===== TEKSTBLOK =====

ECLI:NL:CRVB:2005:AU7748

Centrale Raad van Beroep

Datum uitspraak
9 december 2005
Publicatiedatum
4 april 2013
Zaaknummer
04/814 AKW en 05/1713 AKW
Instantie
Centrale Raad van Beroep
Type
Uitspraak
Rechtsgebied
Bestuursrecht; Socialezekerheidsrecht
Procedures
  • Hoger beroep
Rechters
Vindplaatsen
  • Rechtspraak.nl
AI samenvatting door LexboostAutomatisch gegenereerd

Weigering kinderbijslag na terugkeer naar Iran en onderhoudsbijdragen

In deze zaak gaat het om de weigering van kinderbijslag aan appellant, die kinderbijslag had aangevraagd voor zijn zoon, geboren in 1988. De zoon was in maart 2002 uitgeschreven uit de gemeentelijke basisadministratie in Nederland en teruggekeerd naar Iran. Appellant stelde dat hij zijn zoon in belangrijke mate had onderhouden, onder andere door geldbedragen over te maken aan zijn broer in Iran. De Sociale verzekeringsbank (gedaagde) ontkende echter de aanspraak op kinderbijslag, omdat appellant niet had aangetoond dat hij zijn zoon gedurende de relevante kwartalen in belangrijke mate had onderhouden. De rechtbank onderschreef het standpunt van gedaagde en verklaarde het beroep van appellant ongegrond.

=====

OPDRACHT
Noem alle tijdsaanduidingen met een jaartal die in de uitspraak over kinderbijslag staan, zoals datums, maanden met jaar of losse jaren. Laat zaaknummers en kenmerken buiten beschouwing.

===== OPGESOMDE ITEMS =====

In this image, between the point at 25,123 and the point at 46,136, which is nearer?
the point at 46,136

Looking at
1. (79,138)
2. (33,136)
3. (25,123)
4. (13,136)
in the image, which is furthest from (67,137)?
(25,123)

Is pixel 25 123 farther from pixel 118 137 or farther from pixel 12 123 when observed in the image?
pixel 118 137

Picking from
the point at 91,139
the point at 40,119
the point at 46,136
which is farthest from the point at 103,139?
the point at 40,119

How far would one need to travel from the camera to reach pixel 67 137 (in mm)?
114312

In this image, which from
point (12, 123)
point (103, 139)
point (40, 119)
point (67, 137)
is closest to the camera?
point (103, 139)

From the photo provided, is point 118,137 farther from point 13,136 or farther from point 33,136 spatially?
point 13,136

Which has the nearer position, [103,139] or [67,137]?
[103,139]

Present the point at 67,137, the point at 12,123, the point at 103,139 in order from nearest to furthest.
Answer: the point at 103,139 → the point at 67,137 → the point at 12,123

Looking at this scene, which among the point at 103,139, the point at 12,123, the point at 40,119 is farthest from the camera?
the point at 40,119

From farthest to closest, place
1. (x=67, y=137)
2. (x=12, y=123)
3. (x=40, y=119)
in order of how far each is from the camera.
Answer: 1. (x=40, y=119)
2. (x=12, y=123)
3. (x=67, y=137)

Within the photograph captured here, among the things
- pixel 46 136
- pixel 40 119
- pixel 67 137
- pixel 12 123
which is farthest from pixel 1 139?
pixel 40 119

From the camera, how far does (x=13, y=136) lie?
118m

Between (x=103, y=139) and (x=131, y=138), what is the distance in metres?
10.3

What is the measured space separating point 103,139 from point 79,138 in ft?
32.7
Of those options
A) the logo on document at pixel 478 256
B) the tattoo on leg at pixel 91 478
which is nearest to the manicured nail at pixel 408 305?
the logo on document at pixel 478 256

=====
===== OPGESOMDE ITEMS =====

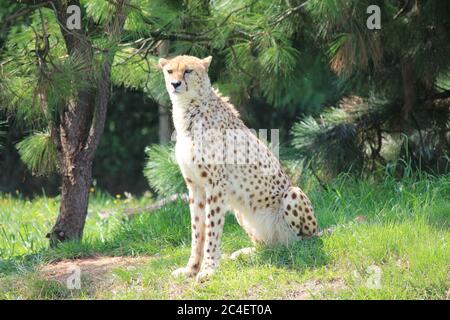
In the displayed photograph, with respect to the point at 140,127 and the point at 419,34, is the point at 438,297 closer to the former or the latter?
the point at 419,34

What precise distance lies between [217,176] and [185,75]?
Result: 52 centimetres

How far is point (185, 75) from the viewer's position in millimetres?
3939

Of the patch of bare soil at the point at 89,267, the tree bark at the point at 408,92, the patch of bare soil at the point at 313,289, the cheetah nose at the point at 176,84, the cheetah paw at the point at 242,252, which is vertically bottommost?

=====

ANTWOORD
- 9 december 2005
- 4 april 2013
- 1988
- maart 2002